**WHAT YOU HAVE TO DO**
According to the text on living with herpes, what share of people infected with HSV-2 show no signs of the infection?
#### EXCERPTED PASSAGE ####
Living with Herpes

Being diagnosed with herpes, in particular genital herpes can be something of a shock for most people. Many people are uncomfortable discussing sexual health matters with even their closest friends or family doctor but there a numbers of avenues to pursue for help and guidance.

Counselling through your doctor or specialist clinic is usually available and it is important to get as much information about herpes, it’s treatment and management as possible.

If you or your partner are reluctant to discuss the matter or come to terms with the diagnosis and trained medical councillor can provide expert guidance.

The experience and support of other people with herpes can be invaluable. Just talking to someone with the same problems and issues can help keep things in perspective.

There may be local self-help groups that your doctor or clinic can put you in touch with. Failing that there are many online support forums you can join, usually for free.

Remember if your partner is diagnosed with genital herpes your help and support will be critical in helping them manage their treatment. And helping them deal with their condition directly affects you also.

If you have only just been diagnosed as having genital herpes and are in a monogamous relationship, this does not necessarily mean that your partner has been unfaithful to you, or sexually promiscuous in the past.

It is possible for a person to carry the virus without knowing that they have it, since up to 80% of people who are infected with HSV-2 show no signs of the infection. So it is very easy for a person to unwittingly transmit the infection to their partner.

Alternatively, you may have contracted the virus from a previous sexual partner, perhaps even several years ago. The virus can remain inactive in the body for long periods, so this may be the first time it has caused symptoms.

You may find that the honesty and trust brought about by discussing genital herpes strengthens your relationship and brings you closer together.

Herpes often brings about some changes in a couple’s sex life, such as abstaining from oral sex or intercourse during outbreaks. For most people with herpes this occurs only a few times a year. There is a small risk of spreading the virus in between outbreaks but condoms and certain treatments can help to minimize this risk significantly.
#### INFORMATION PROVIDED ####
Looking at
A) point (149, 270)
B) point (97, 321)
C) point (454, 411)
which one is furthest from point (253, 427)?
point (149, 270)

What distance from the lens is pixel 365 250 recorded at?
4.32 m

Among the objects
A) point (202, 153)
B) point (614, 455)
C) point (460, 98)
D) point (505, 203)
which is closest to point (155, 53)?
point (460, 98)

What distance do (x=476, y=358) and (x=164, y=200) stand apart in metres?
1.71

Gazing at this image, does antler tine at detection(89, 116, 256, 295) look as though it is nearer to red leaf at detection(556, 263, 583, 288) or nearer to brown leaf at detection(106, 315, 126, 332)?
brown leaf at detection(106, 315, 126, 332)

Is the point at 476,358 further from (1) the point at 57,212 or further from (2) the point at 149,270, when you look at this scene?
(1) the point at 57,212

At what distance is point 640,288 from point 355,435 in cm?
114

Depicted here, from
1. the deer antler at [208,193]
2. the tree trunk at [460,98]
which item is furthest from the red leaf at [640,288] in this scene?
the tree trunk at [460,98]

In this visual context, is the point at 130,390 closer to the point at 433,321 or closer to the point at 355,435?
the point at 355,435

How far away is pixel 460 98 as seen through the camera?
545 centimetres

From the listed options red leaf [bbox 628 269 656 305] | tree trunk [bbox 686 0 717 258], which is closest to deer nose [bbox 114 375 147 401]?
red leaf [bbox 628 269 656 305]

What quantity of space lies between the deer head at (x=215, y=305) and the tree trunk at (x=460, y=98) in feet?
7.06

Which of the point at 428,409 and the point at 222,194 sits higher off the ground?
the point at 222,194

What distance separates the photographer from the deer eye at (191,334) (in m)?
####
**FINISHED EXERCISE**
Up to 80%.